# Task prompt
Copy the records from the line containing "Within the captured" through the end of the records, inclusive, replacing "shower curtain" with "bath curtain" and leaving everything else the same.

** Start Records provided **

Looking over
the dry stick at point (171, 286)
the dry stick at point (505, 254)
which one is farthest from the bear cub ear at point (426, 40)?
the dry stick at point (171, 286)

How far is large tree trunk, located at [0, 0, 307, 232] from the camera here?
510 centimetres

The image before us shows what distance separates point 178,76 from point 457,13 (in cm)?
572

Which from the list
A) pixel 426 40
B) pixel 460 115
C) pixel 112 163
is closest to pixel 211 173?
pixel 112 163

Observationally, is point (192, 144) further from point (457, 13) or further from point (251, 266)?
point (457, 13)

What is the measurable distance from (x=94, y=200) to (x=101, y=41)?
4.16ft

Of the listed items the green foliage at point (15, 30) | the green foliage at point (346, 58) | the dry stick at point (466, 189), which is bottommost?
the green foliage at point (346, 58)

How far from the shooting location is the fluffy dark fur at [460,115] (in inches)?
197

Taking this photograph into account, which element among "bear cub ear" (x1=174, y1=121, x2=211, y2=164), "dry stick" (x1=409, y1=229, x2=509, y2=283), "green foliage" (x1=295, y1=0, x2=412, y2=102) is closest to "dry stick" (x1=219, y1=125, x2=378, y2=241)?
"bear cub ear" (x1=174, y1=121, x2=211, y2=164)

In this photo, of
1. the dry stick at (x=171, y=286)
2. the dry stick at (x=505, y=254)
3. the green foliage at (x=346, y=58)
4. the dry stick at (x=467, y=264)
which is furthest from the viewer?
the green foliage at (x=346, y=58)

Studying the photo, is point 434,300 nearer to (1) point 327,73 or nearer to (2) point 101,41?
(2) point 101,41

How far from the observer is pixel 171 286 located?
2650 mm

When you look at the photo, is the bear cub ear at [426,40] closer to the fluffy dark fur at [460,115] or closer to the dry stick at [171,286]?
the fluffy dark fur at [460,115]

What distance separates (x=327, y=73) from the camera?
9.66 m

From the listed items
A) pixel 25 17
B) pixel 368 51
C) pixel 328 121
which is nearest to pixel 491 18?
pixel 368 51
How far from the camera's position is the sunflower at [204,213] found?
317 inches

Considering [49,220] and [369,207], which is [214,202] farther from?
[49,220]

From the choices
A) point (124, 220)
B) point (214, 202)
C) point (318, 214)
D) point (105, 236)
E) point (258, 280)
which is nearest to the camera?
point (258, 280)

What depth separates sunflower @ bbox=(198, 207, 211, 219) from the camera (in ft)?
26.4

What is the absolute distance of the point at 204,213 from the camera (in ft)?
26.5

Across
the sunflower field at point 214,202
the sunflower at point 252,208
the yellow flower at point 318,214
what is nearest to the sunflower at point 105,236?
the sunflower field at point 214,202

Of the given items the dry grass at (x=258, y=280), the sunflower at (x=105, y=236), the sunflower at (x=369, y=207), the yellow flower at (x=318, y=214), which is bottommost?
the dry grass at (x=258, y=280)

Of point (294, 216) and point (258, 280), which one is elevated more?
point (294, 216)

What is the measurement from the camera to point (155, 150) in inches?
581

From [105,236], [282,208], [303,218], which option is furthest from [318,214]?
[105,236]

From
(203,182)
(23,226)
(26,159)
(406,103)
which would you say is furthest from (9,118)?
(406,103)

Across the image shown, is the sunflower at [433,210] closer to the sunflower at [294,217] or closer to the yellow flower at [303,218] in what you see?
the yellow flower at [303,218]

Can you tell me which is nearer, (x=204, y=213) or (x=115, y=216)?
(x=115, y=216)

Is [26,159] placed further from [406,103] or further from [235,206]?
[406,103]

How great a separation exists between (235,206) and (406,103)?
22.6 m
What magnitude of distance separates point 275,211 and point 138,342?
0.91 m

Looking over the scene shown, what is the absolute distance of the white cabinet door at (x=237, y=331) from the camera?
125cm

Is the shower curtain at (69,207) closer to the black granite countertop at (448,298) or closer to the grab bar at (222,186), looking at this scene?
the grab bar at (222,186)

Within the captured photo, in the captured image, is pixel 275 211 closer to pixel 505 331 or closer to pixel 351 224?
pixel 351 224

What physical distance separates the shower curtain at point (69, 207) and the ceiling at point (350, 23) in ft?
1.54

** End Records provided **

# Solution for this problem
Within the captured photo, in the captured image, is pixel 275 211 closer to pixel 505 331 or closer to pixel 351 224?
pixel 351 224

What physical distance separates the bath curtain at point (69, 207) and the ceiling at point (350, 23) in ft?
1.54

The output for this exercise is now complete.